▶ _What is being asked_
Send each entry back exactly as given, pictures excluded.
Segment Start: Dataset content
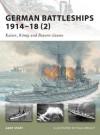 German Battleships 1914-18 (2): Kaiser, Konig and Bayern classes (New Vanguard) - Gary Staff, Paul Wright
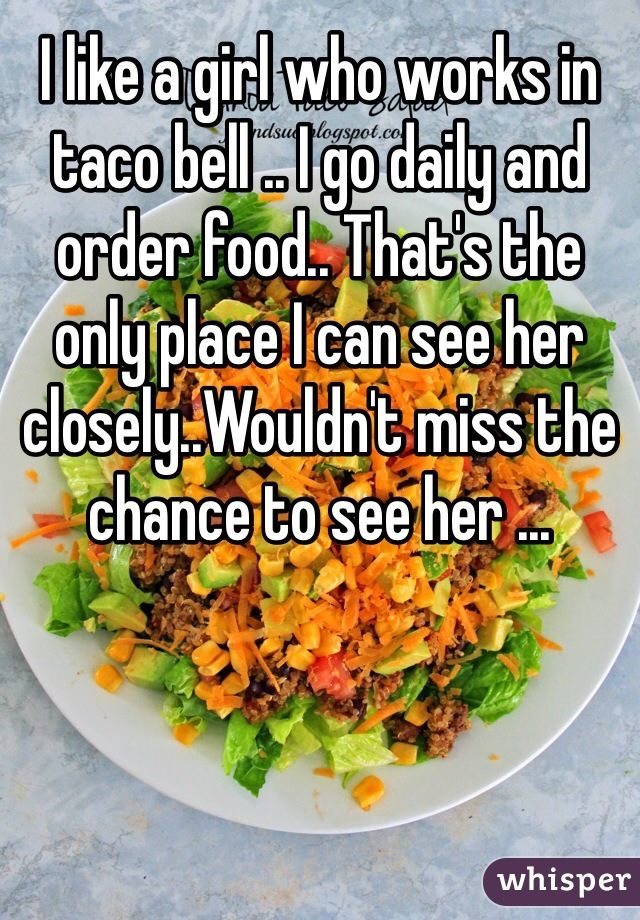 I like a girl who works in taco bell .. I go daily and order food.. That's the only place I can see her closely..Wouldn't miss the chance to see her ...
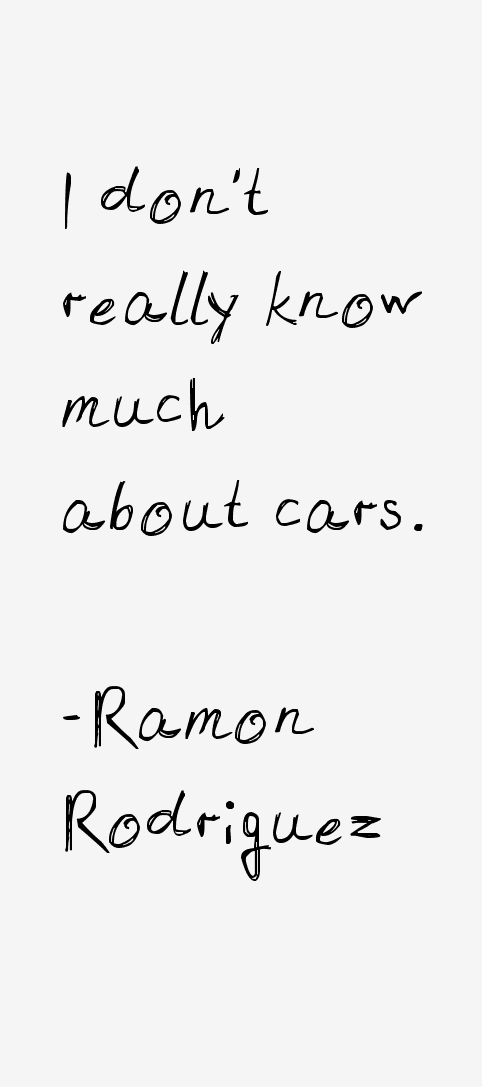 Ramon Rodriguez Quotes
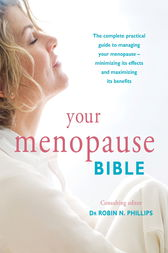 Your Menopause Bible by Robin N. Phillips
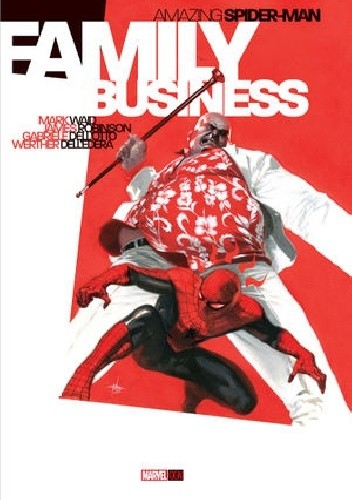 Okładka książki Amazing Spider-Man: Family Business Vol.1 1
Segment End: Dataset content
▶ _Finished task_
 German Battleships 1914-18 (2): Kaiser, Konig and Bayern classes (New Vanguard) - Gary Staff, Paul Wright
 I like a girl who works in taco bell .. I go daily and order food.. That's the only place I can see her closely..Wouldn't miss the chance to see her ...
 Ramon Rodriguez Quotes
 Your Menopause Bible by Robin N. Phillips
 Okładka książki Amazing Spider-Man: Family Business Vol.1 1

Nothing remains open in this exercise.